There's one identifiable structure left in the town of Cameron. The water tower is still standing and you can read the blue lettering on it from the air. But everything around it has been flattened, like it was punched by a giant fist.

The Blackhawk lands here and, after the noise of the flight, the silence in Cameron is startling. There's a tractor-trailer overturned near a tree, and the only upright and functioning truck on this road is driven by men from the local power cooperative.

(Soundbite of truck)

O'LEARY: Mike Johnson is the superintendent. He says Cameron is only just getting ready to rebuild.

Mr. MIKE JOHNSON (Superintendent, Cameron): We're in a process working with the National Guard and some private contractors, getting the roads cleared, getting all the waters off, so everybody can start getting around and start assessing everything.

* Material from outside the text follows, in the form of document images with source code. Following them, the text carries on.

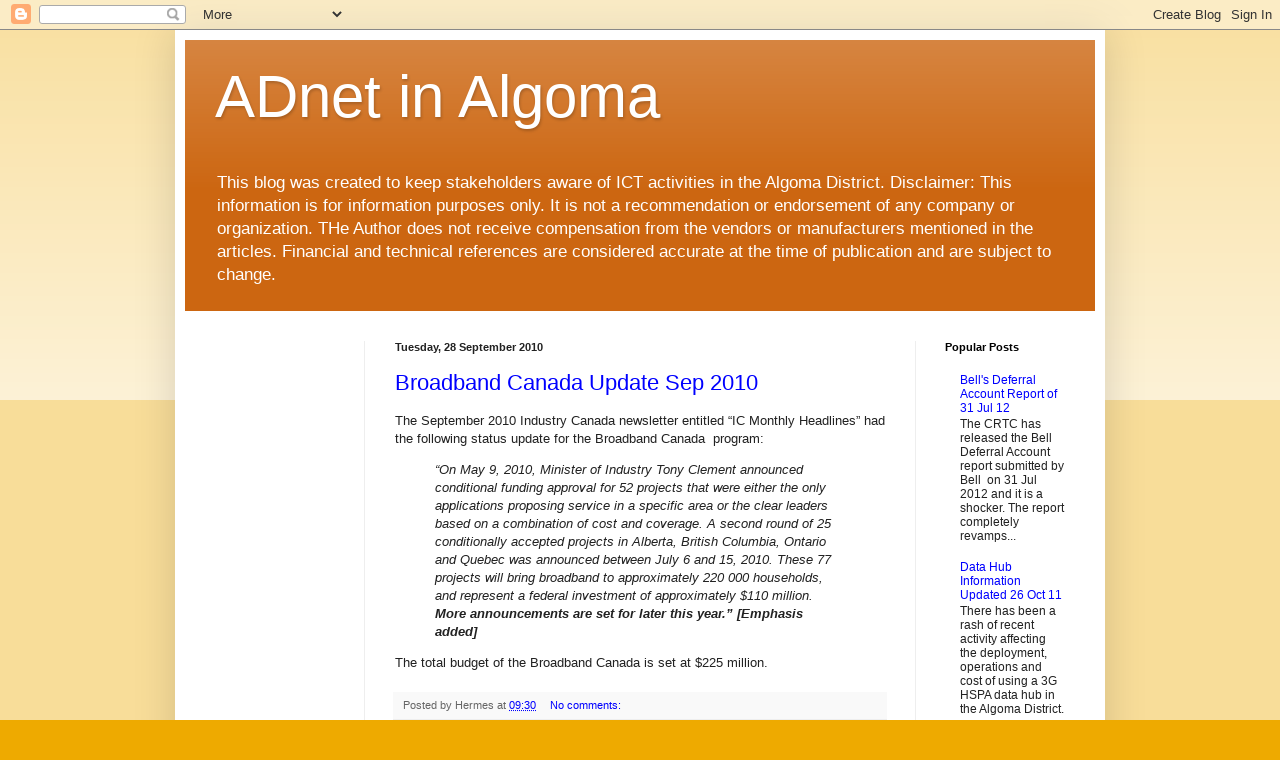

--- FILE ---
content_type: text/html; charset=UTF-8
request_url: https://adnetinalgoma.blogspot.com/b/stats?style=BLACK_TRANSPARENT&timeRange=ALL_TIME&token=APq4FmCV_ZSy3VMujwoWrgmExA6fWNsHlvRC-0Rd_CTtLt9yrJxOZjVCZsOmFkVixCHATtnFz0Jes4i_BuebmZFUEp3xz8Qh0Q
body_size: -13
content:
{"total":246123,"sparklineOptions":{"backgroundColor":{"fillOpacity":0.1,"fill":"#000000"},"series":[{"areaOpacity":0.3,"color":"#202020"}]},"sparklineData":[[0,7],[1,8],[2,6],[3,8],[4,10],[5,10],[6,10],[7,17],[8,42],[9,49],[10,73],[11,74],[12,66],[13,95],[14,47],[15,48],[16,45],[17,35],[18,23],[19,16],[20,14],[21,14],[22,13],[23,86],[24,34],[25,37],[26,16],[27,98],[28,49],[29,14]],"nextTickMs":1200000}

O'LEARY: Those National Guard troops are the most noticeable human presence here. The entire area near the parish courthouse has taken on the appearance of a military camp with trucks, generators and Humvees, all covered with mud. The Guard is helping keep people out of Cameron until it's safe to return. Almost all of the parish was evacuated and Sheriff Theos Duhon says residents keep asking when they can come back.

Sheriff THEOS DUHON (Cameron): Well, they call in every day. If my cell phone would catch a little bit more, it'd probably be ringing off the wall. I wouldn't be able to do anything. But right now we're just trying to get some phones hooked up. So we're going to give the numbers out to the people once we get the numbers and, hopefully, we can si--be right downtown Cameron and be able to talk to them.

O'LEARY: Duhon says Cameron's residents are resilient, even feisty. Not far from his muddy office is a tiny case in point: a lone, blue crab who ended up in somebody's yard and doesn't seem to want help or anything to do with a microphone.

(Soundbite of crab hitting the microphone)

O'LEARY: But the walk back to the helicopter is quickly sobering. The view of wreckage goes on and on. You can't see the end of it from the ground or even from the air. For NPR News, I'm Lizzie O'Leary.